*Extract provided*.
__________

[Freeipa-devel] WebUI documentation

Adam Young ayoung at redhat.com
Thu Jun 11 22:24:36 UTC 2015


On 06/11/2015 01:58 PM, Drew Erny wrote:
> I'm looking for documentation that provides a broader overview of the 
> way the WebUI fits together and works. I have the source, of course, 
> and I've been through Petr Voborni's documentation found at 
> https://pvoborni.fedorapeople.org/doc/. That documentation explains 
> some narrower concepts (like how navigation fits in, or what a facet 
> alone does), but I'm having trouble finding documentation that broader 
> and more general in scope. I'm looking for something that will show me 
> how the machinery of the WebUI works, what the layers of the 
> application look like and do, etc. Does something like this exist?
>
Probably not to the level you are asking.  If Peter didn't write it, it 
does not exist.  Most of the design discussions took place on the 
mailing list back when I was on the projects...fourish years ago now.

There was some significant reworking since I've been gone, so I don't 
want to tell you anything that is out-and-out-wrong, but I think my 
understanding if it is still fairly accurate.

__________

*Provided information*.

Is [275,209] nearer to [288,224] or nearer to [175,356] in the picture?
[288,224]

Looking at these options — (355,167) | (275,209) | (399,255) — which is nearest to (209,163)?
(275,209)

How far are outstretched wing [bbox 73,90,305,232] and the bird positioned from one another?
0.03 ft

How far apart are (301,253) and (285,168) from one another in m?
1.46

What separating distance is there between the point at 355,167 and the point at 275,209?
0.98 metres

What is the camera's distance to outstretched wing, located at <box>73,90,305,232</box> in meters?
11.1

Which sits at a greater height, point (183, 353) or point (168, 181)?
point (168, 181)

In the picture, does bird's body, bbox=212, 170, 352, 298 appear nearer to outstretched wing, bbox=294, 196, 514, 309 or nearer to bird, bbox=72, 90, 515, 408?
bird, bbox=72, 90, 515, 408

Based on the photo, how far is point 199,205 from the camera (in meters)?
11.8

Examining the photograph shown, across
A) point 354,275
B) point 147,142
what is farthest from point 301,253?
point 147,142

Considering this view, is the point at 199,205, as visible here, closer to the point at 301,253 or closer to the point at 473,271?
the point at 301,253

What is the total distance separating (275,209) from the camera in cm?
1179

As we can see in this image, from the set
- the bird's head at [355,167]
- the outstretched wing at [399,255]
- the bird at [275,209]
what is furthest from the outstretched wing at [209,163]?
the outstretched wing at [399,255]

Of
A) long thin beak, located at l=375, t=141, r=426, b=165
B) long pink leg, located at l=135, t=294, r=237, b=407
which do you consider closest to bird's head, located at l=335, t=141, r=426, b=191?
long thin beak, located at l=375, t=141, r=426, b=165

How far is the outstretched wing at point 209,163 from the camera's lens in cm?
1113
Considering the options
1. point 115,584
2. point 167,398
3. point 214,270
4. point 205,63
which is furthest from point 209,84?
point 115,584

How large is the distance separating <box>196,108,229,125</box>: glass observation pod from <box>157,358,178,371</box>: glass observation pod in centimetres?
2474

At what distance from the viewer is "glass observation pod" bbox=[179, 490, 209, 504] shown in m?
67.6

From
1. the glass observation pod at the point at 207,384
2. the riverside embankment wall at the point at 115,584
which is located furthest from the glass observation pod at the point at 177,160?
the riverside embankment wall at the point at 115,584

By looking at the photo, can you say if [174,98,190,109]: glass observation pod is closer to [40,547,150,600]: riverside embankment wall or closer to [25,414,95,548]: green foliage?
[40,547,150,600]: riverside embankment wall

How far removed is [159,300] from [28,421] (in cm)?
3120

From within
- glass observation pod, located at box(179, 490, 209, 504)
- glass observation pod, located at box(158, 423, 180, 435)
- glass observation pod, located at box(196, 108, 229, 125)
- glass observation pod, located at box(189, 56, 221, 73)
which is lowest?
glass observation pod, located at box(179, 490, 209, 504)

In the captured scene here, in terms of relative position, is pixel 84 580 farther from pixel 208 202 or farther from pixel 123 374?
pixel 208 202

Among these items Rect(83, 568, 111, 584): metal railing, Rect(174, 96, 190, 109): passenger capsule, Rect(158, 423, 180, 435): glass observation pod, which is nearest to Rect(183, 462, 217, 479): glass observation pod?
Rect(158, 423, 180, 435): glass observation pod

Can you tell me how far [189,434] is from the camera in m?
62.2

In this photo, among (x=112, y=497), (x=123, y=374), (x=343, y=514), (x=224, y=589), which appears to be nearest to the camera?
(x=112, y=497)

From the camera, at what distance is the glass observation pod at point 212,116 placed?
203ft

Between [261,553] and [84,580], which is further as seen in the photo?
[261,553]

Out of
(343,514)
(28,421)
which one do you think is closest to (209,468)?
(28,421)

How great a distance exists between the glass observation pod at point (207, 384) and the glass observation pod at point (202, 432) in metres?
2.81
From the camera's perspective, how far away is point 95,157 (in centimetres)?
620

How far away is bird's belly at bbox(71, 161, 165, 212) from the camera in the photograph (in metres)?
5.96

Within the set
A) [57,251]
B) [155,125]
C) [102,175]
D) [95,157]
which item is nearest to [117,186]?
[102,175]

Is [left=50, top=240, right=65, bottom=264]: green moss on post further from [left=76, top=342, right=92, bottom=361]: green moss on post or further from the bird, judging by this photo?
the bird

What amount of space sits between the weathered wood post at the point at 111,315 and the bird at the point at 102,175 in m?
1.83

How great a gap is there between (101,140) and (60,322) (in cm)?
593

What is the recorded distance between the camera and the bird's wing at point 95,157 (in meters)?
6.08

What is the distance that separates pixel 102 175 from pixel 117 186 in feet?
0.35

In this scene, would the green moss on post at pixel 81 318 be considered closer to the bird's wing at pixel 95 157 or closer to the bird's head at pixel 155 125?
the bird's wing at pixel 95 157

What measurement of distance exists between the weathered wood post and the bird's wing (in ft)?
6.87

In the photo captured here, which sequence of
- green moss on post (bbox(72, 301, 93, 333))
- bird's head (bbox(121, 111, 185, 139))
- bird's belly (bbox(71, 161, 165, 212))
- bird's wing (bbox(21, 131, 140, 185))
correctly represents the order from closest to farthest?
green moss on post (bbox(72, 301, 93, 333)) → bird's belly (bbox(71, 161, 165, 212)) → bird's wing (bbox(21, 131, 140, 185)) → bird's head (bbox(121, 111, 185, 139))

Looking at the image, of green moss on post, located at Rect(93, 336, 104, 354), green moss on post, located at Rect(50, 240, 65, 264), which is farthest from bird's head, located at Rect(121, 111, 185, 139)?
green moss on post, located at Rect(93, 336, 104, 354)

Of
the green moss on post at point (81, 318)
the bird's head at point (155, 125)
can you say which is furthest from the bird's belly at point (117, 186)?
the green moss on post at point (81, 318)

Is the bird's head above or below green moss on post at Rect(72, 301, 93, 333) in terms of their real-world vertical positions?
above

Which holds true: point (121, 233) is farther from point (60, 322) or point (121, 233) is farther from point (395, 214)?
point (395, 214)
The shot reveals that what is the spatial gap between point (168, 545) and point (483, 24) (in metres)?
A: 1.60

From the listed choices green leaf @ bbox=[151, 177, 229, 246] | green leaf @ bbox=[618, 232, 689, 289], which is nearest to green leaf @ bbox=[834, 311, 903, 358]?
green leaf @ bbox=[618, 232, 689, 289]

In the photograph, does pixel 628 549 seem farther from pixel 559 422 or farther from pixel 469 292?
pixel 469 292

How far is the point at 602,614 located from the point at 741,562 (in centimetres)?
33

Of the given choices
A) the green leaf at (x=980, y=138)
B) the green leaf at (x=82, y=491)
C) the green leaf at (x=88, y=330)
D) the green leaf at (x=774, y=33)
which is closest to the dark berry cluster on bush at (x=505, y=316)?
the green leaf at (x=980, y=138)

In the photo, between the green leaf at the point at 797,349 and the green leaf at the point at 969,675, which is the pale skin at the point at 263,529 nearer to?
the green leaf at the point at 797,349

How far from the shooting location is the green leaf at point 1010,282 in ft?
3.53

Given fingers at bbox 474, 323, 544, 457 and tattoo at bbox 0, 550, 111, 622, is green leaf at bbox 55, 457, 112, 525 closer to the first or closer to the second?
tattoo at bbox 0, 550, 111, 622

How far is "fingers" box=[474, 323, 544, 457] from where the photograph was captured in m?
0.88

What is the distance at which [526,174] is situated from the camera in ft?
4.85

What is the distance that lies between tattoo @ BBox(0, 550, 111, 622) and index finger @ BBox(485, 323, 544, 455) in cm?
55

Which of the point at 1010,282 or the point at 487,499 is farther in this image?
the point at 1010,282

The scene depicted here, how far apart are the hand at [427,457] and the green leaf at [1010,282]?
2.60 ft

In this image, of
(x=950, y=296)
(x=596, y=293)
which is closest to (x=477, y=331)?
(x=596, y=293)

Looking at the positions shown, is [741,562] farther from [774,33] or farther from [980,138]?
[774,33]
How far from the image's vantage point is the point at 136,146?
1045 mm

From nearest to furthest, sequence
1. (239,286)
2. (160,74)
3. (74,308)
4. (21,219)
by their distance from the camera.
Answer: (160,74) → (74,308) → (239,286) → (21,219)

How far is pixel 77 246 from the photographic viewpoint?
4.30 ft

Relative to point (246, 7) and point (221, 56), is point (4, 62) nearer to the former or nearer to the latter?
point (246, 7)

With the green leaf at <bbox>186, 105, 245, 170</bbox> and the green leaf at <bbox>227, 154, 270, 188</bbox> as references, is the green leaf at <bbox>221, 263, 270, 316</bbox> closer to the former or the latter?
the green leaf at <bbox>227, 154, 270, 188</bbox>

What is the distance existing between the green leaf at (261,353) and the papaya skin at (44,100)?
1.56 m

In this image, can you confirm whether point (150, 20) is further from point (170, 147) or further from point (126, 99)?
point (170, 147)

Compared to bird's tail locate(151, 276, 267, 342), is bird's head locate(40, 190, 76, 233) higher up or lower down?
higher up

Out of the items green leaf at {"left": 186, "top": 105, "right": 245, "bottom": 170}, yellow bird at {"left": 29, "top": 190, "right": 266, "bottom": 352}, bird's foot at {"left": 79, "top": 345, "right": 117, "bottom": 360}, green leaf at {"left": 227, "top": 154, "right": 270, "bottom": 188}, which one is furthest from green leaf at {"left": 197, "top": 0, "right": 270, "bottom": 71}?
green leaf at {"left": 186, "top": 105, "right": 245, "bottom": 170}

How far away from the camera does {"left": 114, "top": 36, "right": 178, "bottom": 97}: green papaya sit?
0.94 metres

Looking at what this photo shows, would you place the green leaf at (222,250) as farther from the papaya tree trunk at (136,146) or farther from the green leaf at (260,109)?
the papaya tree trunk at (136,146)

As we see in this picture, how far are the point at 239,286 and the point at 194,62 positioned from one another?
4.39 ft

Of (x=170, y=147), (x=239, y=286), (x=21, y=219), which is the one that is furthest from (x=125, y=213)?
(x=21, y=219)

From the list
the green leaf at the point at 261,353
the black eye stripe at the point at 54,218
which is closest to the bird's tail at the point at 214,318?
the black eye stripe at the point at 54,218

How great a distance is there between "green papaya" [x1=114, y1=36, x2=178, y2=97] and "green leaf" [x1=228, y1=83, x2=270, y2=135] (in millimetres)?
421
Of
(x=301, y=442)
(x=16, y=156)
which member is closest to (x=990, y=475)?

__________

*Required task*.
Continue the mailing-list reply about FreeIPA WebUI documentation, the text placed above the material, starting right after its final sentence.

*Exercise result*.
I was a Javascript neophyte when the project started, and there was a 
lot of advice going different directions.  We started off by reading 
Javascript, The Good Parts, and the approach in that book should be 
apparant thoughtout the code base...I'm not saying I would do it that 
way now.  Actually, just imagine me saying that expression on loop 
throughout.  Web Dev today has come a long way in a short while.

The CLI and Web API was already established when we started.  The CLI 
used XML RPC, but someone had gotten JSON RPC to work.  Aside from that, 
the two interfaces would be using the same mechanism to talk to the 
server;  no server side scripting, and not security issues in the client 
that were not on the web and vice-versa.   The application is very 
driven from the LDAP schemas for the objects it is managing.  The 
challenge on the Web UI was to make it consumable by a new user.

We wanted to take the values from the RPC as the starting point. Because 
we got things in JSON RPC, we had to transform them via Javascript into 
even the most basic of HTML.  The goal was that the displays would be as 
declaritive as possible.  Any field could be shown in just a simple text 
input if editable, and as a text label if not.  We'd make heavy use of 
tables for the list pages and Definition Lists for the others, with all 
Layout in CSS.


AJAX calls to the JSON-RPC  server starting with the ones necessary to 
do layout and figure out which parts of the site to show a user.   A 
huge METADATA call told us pretty much everything about every field of 
the application.  Since all the objects were stored in LDAP, each field 
has an indicator saying if it is writable or not.  The default, though, 
was to not have a read-only and a writable view;  if you can edit a 
field, it was shown as editable, with an indicator st when the edited 
value was out of sync with the original, and a reset button on both the 
field and the facet level.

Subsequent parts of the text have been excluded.